Thursday, March 3, 2011

Harding gay newspaper makes "the New Yorker" website

 It'll be interesting to see how far this story goes....

The New Yorker story can be found here.

Wednesday, March 2, 2011

Harding University now has an underground gay newspaper...

...and I'm sure chatter around campus has just gotten much more interesting. Here's to free speech.

The first issue can be found here.

Tuesday, March 1, 2011

Dissecting the Democrat-Gazette Opinion pages.

If I'm ever desperate for something to blog about the Dem-Gaz Opinion page comes through in a clutch. The contrived folksiness of the Editorial, the predictability of its political columnists, and the nuttiness of at least one letter means there's never a shortage of things to address.

In today's paper we get to enjoy:

1. An editorial about a topic I actually agree on, putting a stop to Senate Bill 568 and House Bill 1572 which would open the door to predatory lending. My beef though is with the reference to the grocery tax. They once again refer to it as "The Shame of Arkansas". Okay, I'd love to see the grocery tax gone, I think that's a worthy goal. But I'm tired of the paper referring to it in such dire terms. It just sounds, well, silly.

    Are we supposed to picture other states laughing at us behind our backs because we have this tax? Do our neighbors really care that much? I'm pretty sure that we have a lot of other things to be ashamed of in Arkansas. How about our low placing in U.S. rankings for percentage of citizens to finish high school or our high poverty rate? But no, our tax on groceries is "The" shame.

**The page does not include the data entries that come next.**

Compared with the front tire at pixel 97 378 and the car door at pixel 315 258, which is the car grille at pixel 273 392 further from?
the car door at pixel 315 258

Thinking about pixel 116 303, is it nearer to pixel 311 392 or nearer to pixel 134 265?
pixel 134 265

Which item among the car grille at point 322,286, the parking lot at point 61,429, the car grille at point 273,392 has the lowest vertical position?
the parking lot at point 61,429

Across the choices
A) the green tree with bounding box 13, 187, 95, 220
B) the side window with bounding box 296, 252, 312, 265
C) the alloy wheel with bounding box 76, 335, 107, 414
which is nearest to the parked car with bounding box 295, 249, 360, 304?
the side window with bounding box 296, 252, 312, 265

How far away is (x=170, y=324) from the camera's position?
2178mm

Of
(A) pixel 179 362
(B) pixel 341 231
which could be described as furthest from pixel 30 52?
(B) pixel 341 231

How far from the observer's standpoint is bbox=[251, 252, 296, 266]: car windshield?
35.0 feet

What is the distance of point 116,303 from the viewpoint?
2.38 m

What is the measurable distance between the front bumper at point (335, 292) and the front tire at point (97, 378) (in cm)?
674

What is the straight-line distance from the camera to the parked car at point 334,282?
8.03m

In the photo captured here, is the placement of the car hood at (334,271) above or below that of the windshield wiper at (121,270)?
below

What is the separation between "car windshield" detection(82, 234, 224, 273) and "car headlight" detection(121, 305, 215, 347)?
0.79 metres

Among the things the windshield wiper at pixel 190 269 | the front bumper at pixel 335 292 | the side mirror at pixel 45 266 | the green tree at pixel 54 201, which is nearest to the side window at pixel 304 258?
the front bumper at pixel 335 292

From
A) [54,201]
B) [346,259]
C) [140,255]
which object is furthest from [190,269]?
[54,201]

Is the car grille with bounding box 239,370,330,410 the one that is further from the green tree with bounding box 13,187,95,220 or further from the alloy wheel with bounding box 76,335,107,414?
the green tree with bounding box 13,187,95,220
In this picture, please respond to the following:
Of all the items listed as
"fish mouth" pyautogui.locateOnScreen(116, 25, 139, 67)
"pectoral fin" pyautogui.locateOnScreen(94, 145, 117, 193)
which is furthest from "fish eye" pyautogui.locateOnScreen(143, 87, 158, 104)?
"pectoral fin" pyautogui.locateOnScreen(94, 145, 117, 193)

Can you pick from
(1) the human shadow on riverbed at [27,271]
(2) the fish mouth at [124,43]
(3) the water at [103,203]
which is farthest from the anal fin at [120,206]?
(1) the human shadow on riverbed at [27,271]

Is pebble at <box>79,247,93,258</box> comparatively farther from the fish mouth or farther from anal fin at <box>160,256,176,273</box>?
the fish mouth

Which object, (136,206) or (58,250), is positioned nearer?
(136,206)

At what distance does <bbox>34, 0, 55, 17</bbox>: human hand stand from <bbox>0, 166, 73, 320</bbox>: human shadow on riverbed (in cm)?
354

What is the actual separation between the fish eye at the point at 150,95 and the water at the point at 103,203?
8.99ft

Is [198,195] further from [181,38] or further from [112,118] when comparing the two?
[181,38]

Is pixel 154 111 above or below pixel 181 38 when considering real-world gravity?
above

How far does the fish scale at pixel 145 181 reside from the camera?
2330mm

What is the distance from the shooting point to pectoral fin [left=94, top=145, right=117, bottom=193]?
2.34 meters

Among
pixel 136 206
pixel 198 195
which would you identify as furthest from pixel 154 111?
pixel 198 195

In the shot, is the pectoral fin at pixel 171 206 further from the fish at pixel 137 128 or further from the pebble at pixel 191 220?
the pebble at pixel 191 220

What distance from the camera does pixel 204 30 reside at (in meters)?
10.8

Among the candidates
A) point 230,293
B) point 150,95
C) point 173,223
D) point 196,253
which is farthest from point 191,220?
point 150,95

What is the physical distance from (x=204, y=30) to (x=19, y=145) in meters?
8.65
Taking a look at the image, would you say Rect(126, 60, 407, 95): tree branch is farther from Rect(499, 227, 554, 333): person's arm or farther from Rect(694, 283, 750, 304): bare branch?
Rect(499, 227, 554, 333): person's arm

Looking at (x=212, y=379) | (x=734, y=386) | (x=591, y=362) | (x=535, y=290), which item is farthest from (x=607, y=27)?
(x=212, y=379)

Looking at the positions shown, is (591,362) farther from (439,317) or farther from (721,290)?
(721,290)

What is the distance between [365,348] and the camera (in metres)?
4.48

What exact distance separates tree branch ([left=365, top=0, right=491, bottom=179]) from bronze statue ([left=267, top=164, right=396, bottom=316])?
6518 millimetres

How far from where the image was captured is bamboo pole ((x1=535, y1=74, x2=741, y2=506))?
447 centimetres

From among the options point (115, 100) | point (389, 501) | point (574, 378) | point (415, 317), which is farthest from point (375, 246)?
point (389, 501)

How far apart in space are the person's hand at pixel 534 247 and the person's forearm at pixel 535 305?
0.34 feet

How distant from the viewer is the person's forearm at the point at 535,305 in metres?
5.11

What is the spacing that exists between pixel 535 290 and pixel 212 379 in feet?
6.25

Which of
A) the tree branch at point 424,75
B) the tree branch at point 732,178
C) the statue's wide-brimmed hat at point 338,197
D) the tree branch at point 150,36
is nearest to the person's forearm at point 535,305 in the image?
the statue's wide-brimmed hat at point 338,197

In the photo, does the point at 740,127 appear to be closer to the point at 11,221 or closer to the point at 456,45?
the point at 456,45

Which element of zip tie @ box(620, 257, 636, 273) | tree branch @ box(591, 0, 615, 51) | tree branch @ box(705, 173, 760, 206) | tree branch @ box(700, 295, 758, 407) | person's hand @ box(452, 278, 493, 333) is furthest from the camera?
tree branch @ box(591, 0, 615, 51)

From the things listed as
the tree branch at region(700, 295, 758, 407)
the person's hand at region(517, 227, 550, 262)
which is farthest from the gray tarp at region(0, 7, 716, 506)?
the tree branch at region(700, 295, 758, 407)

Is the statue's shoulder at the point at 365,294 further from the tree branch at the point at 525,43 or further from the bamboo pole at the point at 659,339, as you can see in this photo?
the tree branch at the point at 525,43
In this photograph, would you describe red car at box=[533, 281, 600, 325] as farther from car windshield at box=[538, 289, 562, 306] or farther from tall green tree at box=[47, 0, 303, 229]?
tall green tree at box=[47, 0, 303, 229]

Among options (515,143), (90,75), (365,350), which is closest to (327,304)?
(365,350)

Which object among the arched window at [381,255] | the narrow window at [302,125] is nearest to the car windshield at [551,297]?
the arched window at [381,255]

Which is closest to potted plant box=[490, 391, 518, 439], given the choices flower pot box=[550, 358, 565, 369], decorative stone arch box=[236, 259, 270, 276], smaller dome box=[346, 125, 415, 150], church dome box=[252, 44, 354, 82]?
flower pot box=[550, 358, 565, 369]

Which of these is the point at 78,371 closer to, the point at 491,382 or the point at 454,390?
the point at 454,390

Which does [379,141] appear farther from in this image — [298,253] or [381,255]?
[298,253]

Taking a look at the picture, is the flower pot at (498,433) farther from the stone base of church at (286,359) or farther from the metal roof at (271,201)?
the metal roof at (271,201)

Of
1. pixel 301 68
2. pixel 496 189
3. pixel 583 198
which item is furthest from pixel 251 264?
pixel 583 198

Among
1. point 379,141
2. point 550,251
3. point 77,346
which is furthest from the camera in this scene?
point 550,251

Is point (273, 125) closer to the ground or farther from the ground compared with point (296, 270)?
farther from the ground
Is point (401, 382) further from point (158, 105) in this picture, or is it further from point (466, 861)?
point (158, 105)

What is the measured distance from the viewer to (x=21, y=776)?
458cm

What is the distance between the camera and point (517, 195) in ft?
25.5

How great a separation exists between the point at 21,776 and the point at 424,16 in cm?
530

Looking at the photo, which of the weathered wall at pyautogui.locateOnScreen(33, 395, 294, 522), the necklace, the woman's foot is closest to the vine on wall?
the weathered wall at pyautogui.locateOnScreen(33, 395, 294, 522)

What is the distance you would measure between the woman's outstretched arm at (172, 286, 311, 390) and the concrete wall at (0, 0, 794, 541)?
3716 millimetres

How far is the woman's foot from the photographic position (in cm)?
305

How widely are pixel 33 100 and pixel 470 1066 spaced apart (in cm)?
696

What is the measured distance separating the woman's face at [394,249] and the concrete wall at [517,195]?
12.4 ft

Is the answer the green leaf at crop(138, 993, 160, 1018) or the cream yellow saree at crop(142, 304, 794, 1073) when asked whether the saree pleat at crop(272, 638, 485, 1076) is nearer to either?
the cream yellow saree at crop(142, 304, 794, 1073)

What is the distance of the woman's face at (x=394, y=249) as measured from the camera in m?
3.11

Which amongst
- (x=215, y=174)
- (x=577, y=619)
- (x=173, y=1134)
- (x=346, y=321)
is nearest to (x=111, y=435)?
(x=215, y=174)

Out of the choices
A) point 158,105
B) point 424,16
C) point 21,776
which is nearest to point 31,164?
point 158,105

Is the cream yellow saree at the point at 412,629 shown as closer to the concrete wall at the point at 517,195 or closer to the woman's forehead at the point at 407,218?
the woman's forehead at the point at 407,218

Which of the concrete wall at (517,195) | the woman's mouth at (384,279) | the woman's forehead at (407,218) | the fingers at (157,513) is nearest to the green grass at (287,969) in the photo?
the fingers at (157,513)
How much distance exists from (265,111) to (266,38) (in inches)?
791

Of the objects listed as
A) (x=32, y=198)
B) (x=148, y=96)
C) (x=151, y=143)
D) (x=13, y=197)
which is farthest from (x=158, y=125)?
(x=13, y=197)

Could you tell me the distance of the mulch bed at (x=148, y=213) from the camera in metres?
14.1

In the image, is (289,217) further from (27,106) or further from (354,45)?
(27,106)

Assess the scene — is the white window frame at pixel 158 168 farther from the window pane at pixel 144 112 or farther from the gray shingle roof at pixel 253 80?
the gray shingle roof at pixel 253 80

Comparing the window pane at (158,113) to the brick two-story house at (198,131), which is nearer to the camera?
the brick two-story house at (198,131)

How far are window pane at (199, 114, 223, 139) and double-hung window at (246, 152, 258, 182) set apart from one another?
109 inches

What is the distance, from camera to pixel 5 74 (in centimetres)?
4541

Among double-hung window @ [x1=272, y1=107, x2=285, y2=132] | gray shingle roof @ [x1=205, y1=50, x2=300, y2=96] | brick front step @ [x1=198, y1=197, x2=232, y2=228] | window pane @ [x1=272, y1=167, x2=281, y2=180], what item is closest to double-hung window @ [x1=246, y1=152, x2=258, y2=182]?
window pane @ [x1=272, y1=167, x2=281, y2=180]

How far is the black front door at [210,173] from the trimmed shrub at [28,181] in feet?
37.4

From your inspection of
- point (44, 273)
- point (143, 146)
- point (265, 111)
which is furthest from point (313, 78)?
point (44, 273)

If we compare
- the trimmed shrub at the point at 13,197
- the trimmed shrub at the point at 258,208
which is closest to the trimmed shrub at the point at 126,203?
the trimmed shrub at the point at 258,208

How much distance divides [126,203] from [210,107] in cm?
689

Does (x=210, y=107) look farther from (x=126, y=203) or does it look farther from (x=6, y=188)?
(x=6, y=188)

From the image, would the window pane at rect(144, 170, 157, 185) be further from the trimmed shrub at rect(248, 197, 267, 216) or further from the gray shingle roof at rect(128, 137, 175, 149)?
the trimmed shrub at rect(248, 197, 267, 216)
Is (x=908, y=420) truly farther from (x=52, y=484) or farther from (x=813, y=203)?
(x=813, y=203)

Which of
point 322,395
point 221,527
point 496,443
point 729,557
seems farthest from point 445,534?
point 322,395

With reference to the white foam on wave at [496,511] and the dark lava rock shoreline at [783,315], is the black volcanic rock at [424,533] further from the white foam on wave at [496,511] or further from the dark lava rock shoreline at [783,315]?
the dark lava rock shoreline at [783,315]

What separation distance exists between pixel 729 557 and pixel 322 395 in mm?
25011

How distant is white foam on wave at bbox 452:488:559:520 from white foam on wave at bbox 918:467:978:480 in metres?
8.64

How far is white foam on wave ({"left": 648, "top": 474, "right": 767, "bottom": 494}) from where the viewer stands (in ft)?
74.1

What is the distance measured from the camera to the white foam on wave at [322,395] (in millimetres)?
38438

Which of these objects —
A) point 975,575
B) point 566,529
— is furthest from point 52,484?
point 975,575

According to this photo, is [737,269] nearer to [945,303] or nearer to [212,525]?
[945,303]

2. Letter writer Bobby R. Bemis says that students are being taken out of Wisconsin schools and made to protest by their teachers.  I have seen video of students interviewed at the protests saying their teachers brought them, and that they were just taking advantage of not having school. They never said they were forced. But there are many students who are freely joining the teachers, but from Mr. Bemis's letter you'd never know that.

   And his solution to this? A law restricting teachers from taking students out of class except for emergencies or extracurricular activities where permission is granted. Ha. I find it funny that conservatives decry the nanny state and the abundance of nitpicky laws and regulations and then suddenly want to pass a whole new law over one incident that they saw on a video. I'm pretty sure what he's asking for is already the way students getting out of school is handled. And unless he or anyone can produced something proving that a student was forced to protest against his/her will, I will continue to think that.

3. Mike Masterson has an article about the bill for the elimination of capital gains taxes on "new" business investments. The arguments of  bill sponsor Rep. Ed Garner make sense, but he doesn't give any examples of companies who have relocated businesses over the tax, even though he says to "ask" them. He also mentions that the DF&A didn't project increase from potential new income taxes generated from job creation. Okay, what formula should they use to project that?

I've never had a satisfactory explanation of how a government can estimate potential revenues from job creation resulting from corporate tax cuts. And if anyone reading this does, then please tell me. I'm not saying it can't be done. Unless they have ten businesses on the line just waiting for the tax cuts, how can they give a concrete figure on this? The idea makes sense, but I'd like to know how there's any way to estimate or predict businesses coming into this state. It'd be nice to know that before we pass a tax cut that has no spending cuts to accompany it.